I'm testing a website I'm developing and am using media queries.
When I test and resize the page in a browser, everything is good.
But when I test on my mobile device, I encounter a problem when I change the orientation of the phone.
If I load the page in landscape
mode, the correct CSS are applied.
When I change to portrait
, the CSS are also correct.
But if I go back to landscape
, the portrait
css classes are still being applied.
I'm using these metatags
<meta name="MobileOptimized" content="320">
<meta name="viewport" content="width=device-width, initial-scale=1.0, maximum-scale=1.0, user-scalable=no">
And in my media queries I have
@media
only screen and (max-width: 610px),
only screen and (max-width: 610px) and (orientation:landscape) { ... }
@media
only screen and (min-device-width: 240px) and (max-device-width: 520px),
only screen and (min-width: 240px) and (max-width: 520px) { ... }
I've alerted the device width to make sure it's ok and in landscape
mode it's 598px
wide and portrait
is 384px
I'm using a Nexus 4 (Android 4.3)
How come the CSS aren't applied once I change back the orientation?
EDIT:
If I load the site in portrait
and then change to landscape
, the CSS aren't applied.
It's as if once it goes to the smallest resolution, it can't go back.
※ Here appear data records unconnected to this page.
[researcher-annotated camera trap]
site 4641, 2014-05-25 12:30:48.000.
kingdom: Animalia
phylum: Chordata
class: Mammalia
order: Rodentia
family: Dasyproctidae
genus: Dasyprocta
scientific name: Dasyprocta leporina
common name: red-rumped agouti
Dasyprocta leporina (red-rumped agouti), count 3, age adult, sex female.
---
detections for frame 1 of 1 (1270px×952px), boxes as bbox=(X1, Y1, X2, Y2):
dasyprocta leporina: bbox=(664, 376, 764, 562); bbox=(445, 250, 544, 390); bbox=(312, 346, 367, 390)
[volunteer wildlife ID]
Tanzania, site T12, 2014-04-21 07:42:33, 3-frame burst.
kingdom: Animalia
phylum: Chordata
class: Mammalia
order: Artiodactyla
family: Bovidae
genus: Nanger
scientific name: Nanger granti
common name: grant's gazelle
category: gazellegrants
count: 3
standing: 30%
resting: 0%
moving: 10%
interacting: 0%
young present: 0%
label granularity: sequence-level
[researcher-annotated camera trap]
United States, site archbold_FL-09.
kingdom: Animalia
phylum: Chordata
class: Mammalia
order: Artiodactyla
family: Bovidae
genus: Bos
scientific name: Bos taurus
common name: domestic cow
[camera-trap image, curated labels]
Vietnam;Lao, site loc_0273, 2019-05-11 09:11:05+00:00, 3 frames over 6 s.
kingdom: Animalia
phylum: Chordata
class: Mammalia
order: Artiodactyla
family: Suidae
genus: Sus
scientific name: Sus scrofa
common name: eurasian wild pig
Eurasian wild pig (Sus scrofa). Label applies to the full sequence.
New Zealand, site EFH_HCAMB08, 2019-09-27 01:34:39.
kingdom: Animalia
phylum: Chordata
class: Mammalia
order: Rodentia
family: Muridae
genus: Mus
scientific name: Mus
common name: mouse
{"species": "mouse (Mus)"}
On my Nexus 4, I have something that looks like this and seems to work for your test cases:
<meta http-equiv='X-UA-Compatible' content='IE=edge,chrome=1'>
<meta name='viewport' content='width=device-width'>
And I make no reference to orientation in the media query, for example:
@media only screen and (max-width: 610px) { /* Some CSS here */ }
EDIT: Looks like you have to put max-device-width after the other max-width stuff in terms of the media queries. To quote vyx.ca in the comments below...
Just found my problem. Notice how I define 'max-device-width' before the rest. If I put that condition last, it works. 'max-device-width' is used for retina display.